EDÇEP bu yanıtları kamuoyuna iletirken de şunu söyledi:
“Bu saha için gönlümüzden geçenler çok farklıydı elbette. Korkarız, Kazdağları ekosisteminin, denizle buluştuğu bu sahillerdeki Dalyan’dan geriye hiçbir şey kalmayacak yakında. Torunlarımıza ne göstereceğiz? “Akçay da bir zamanlar böyleydi” diyebileceğimiz bir karış yer bile olmayacak birkaç yıl sonra. Fakat, madem ki bir şeyler yapılıyor, kentimizi yönetenler karar almışlar, hiç değilse çevreye yeni kirlilikler saçılmamalı elbette.. Bu konuyla ilgili olarak, Çevre Bakanlığı’na da bir müracaatımız var. Onunla ilgili gelişmeler olduğunda, yine sizlerle paylaşacağız ileride..”

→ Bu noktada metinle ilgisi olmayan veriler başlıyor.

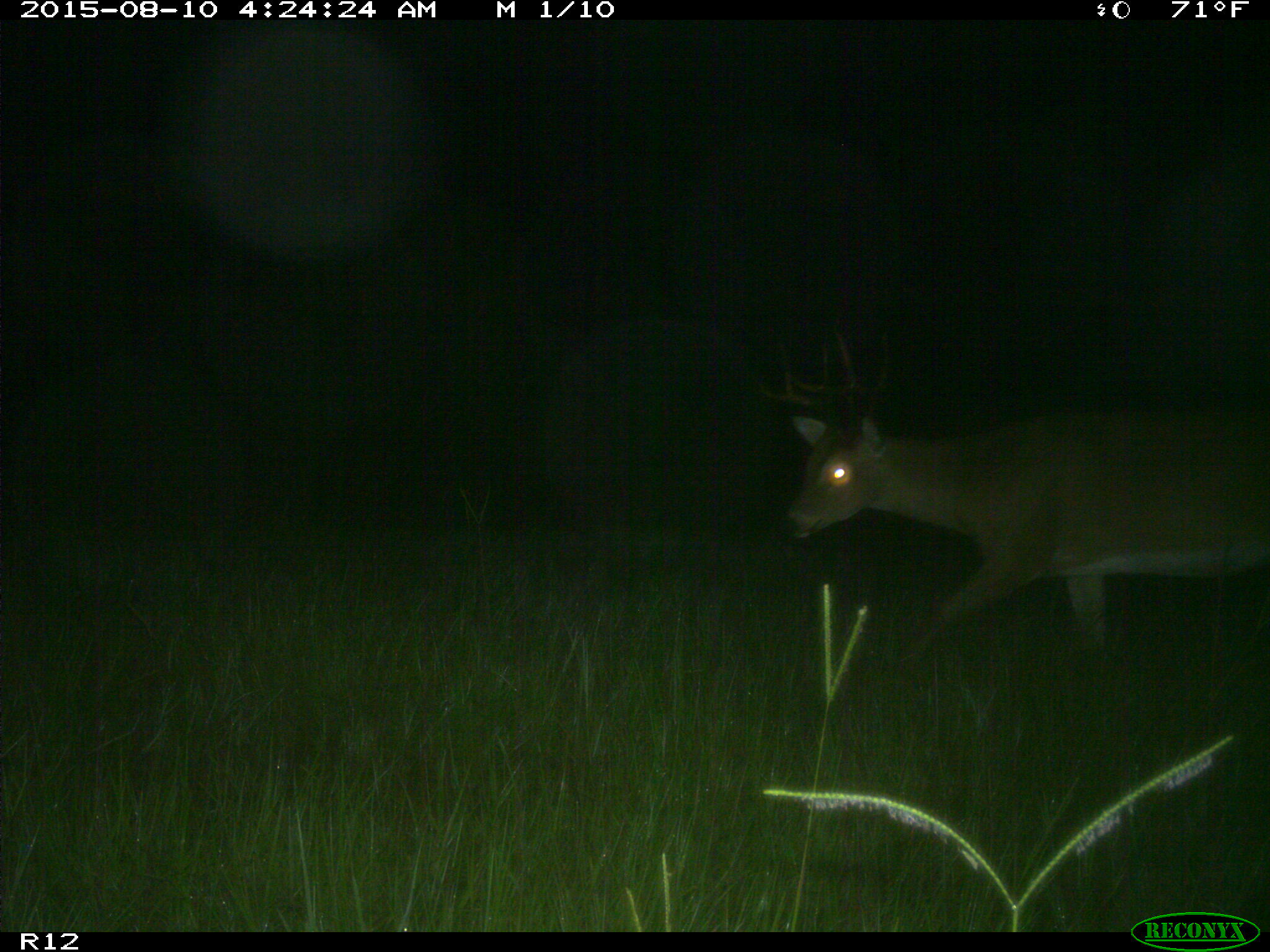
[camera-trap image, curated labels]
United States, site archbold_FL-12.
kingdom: Animalia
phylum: Chordata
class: Mammalia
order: Artiodactyla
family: Cervidae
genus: Odocoileus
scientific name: Odocoileus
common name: deer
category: unidentified deer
Unidentified deer (deer) (Odocoileus).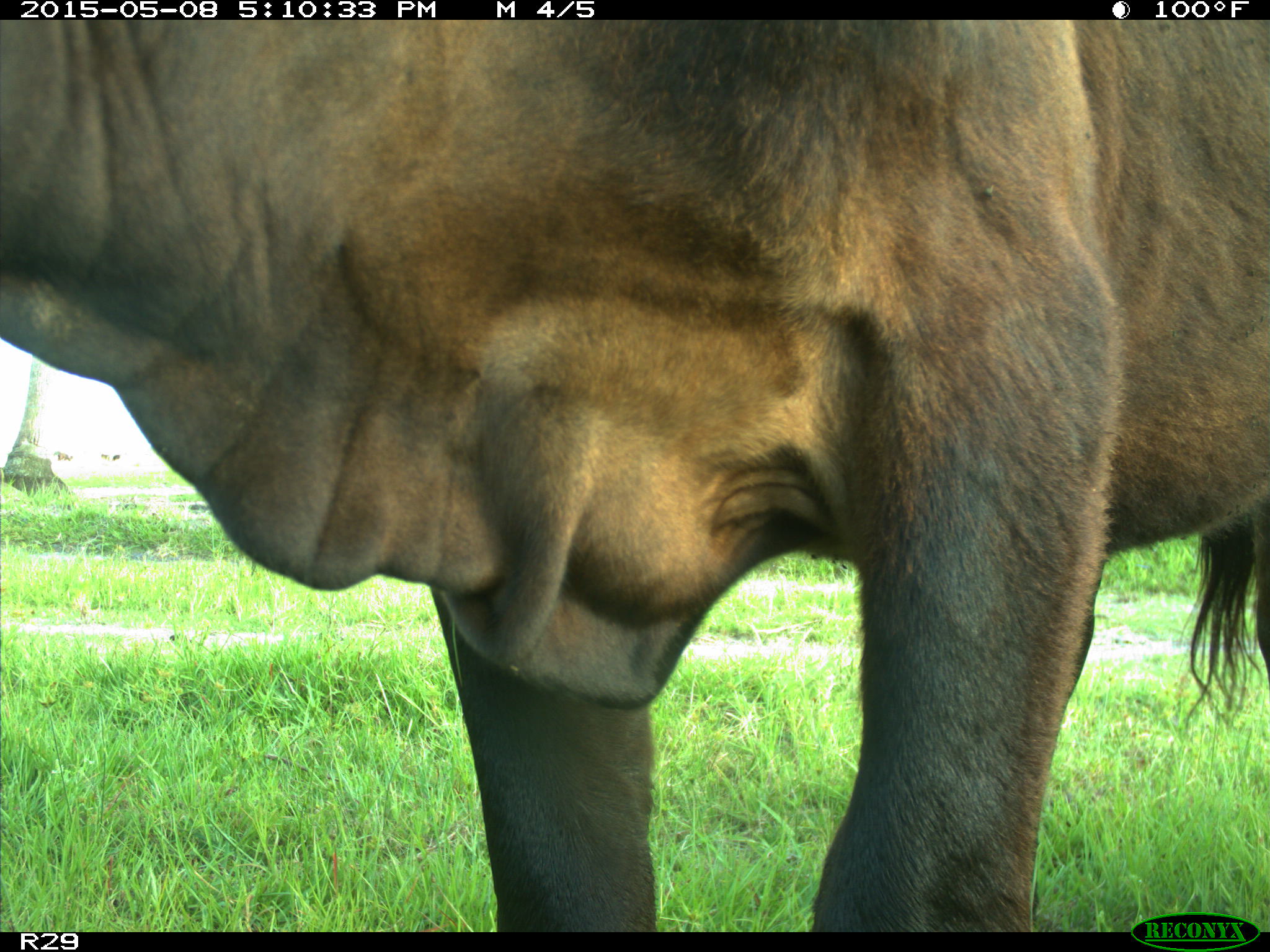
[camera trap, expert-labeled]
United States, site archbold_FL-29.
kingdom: Animalia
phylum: Chordata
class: Mammalia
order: Artiodactyla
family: Bovidae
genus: Bos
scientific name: Bos taurus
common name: domestic cow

Fakat ne yazık ki, bu müracatımıza Bakanlık’tan halen yanıt gelmedi.
25.02.2021’de ise EDÇEP şöyle diyordu:
“Dalyan’daki OSB arazisinde yapılan vahşi dolgu faaliyetlerine karşı, EDÇEP daha önce gerekli müracaatlarda bulunmuştu.. Bu sahaya geçen Temmuz’dan itibaren pek çok kirleticinin yanı sıra, Edremit Çayı’nın denize döküldüğü bölgede yapılan dip temizliğinden çıkartılan çamurlar ve balçıklar da dökülmüştü. / Bunun sakıncalarını anlatan dilekçemiz üzerine de, Eylül başında Balıkesir B. Belediye Başkanı a. Genel Sekreter Yardımcısı Hüseyin Deniz bir yanıt vererek “bu tür atıkların sahaya kabul edilmemesi konusunda sahanın işletmecisi Belediyemizin iştiraki olan BAGYAŞ firmasına gerekli uyarılar yazılı olarak yapılmıştır. Sahanın iş makinesi yardımıyla düzenlenmesi sağlanacaktır.” deniliyordu.

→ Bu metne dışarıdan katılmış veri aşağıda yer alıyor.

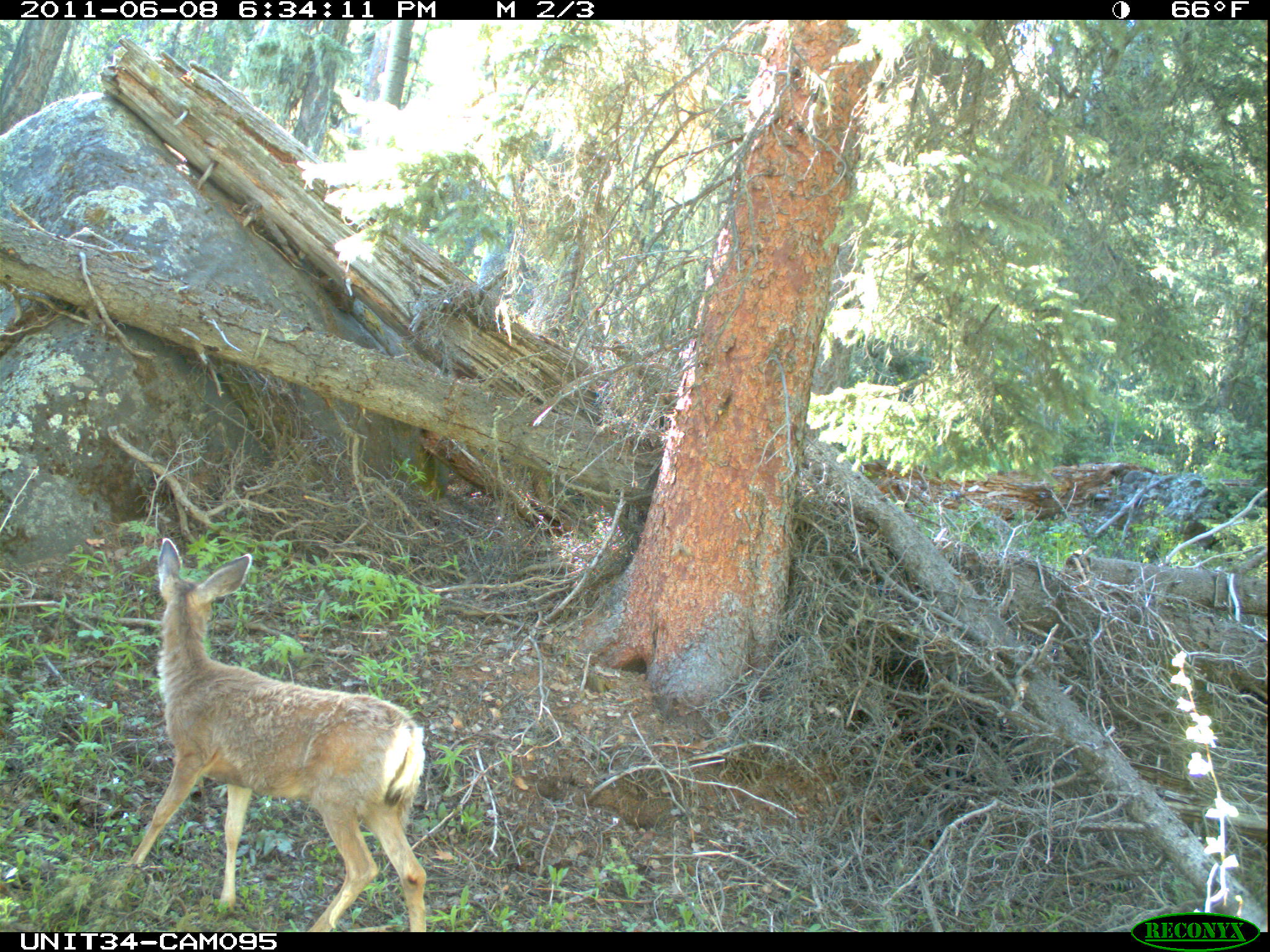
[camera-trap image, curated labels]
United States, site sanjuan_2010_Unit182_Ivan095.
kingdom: Animalia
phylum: Chordata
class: Mammalia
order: Artiodactyla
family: Cervidae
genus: Odocoileus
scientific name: Odocoileus hemionus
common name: mule deer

Oysa şimdi de, Havran Çayı’nda yapılan temizlikten çıkartılan çamurlar aynı sahaya dökülmektedir. Değerli yetkililer lütfen ya söylediğinizi yapın, ya da yaptığınızı söyleyin bu konuda.. Bu çamur, balçık o dereleri kirletiyorsa, toprağı da kirletmeyecek midir? Bu yapılan işin bilimsel veya vicdani bir yanı var mıdır? Neden o balçıktan alınan numuneleri yayımlamıyorsunuz o vakit? / Büyükşehir ve Edremit Belediyesi, Çevre ve Şehircilik İl Müdürlüğü, DSİ, BASKİ ve ETDİOSB Yönetim Kurulu, lütfen bu duruma müdahale edin..”
19.03.2021’de yine uyarıyordu EDÇEP:
“Söz vermek” yetmiyor.. Lütfen herkes üzerine düşeni yapsın.. Edremit Belediyesi, Burhaniye Belediyesi, Balıkesir B. Belediyesi, bu arazi “özelliğini yitirmiş mera” olarak nitelense bile; Dalyan’da dolgusu yapılmakta olan Edremit Tarıma Dayalı İhtisas Organize Sanayi Bölgesi’nde yapılan işlemler doğaya zarar verici niteliktedir. Budama artıkları, çöpler, yanmış kalorifer atıkları ve derelerden çıkartılan balçıklarla dolgu yapılamaz. Önlem alın, lütfen önlem alın.. Üzerinize düşeni yapın. Bu alan çöplük gibi kullanılamaz.. Böyle dolgu olmaz..”
Ancak son nokta bu da olmadı maalesef…
Balıkesir Büyükşehir Belediyesi şimdi de Edremit Çayı’nın içinde Hamdi Türe Köprüsü’nden yukarıya yani Edremit’e doğru temizlik çalışmalarına başladı tekrar. İş makinaları kepçelerle dere yatağından aldığı kirli ve çok kötü kokulu balçığı MERTAŞ’ın kamyonlarına dolduruyor ve bu kirli yük hemen köprüden karşıya geçirilip OSB sahasına boşaltılıyor.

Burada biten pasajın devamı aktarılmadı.